Избранный фрагмент:
****************

Предвижу и последнюю линию обороны, тонкую: произволение-де по самой своей природе не объект наблюдения, а модус его — не то, что видят, а то, чем видят; потому и не находится, и ненаходимость предсказана, и ничего не доказывает. Отвечаю двояко. Во-первых, сама аскетическая традиция свидетельствует против либертарианского прочтения собственной схемы: сосложение с помыслом происходит у страстного по страсти и не происходит у трезвящегося по навыку трезвения — то есть по состоянию, по устроению, по основаниям; вменяется же человеку то, что стало его — что нашло согласие в его устроении, — и не вменяется прилог, пришедший извне и не усвоенный. Вменение по принадлежности, а не по альтернативности: аскетика ложится на компатибилистский чертёж без зазора, и чтобы прочесть её либертариански, надо показать склейку, происходящую без оснований в душе, — чего не показывает ни опыт, ни учение. Во-вторых — и это надлежит оценить по достоинству — оборона эта покупается ценой полной капитуляции исходного довода: если свобода по определению есть ненаблюдаемый модус, то никто, никогда и нигде не имел права говорить «я переживаю свою свободу», и аргумент от базового опыта сдан своими же защитниками — добровольно и навсегда. Меня этот размен устраивает совершенно.

****************

Выборка данных:
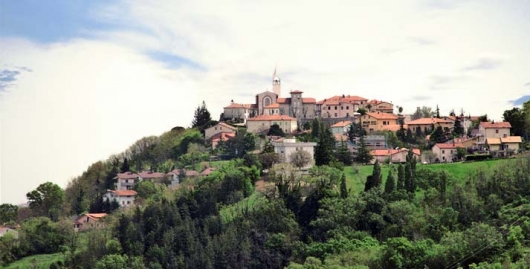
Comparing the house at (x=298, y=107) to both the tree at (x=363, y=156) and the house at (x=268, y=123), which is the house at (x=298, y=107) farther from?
the tree at (x=363, y=156)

****************

Требования:
a) Согласно фрагменту, на каком основании совершается вменение: по принадлежности или по альтернативности?
b) Установите, согласуется ли с фрагментом каждое утверждение, и подкрепите ответ «да» или «нет» решающими словами фрагмента, процитированными дословно: (i) сосложение с помыслом не происходит у трезвящегося по навыку трезвения; (ii) прилог, пришедший извне и не усвоенный, вменяется человеку; (iii) размен, упомянутый в последнем предложении, автора не устраивает.
Приведённые строки представляют собой самостоятельный материал.

Ответы по заданиям:
a) По принадлежности, а не по альтернативности.

b)
(i) Да: «не происходит у трезвящегося по навыку трезвения».
(ii) Нет: «не вменяется прилог, пришедший извне и не усвоенный».
(iii) Нет: «Меня этот размен устраивает совершенно».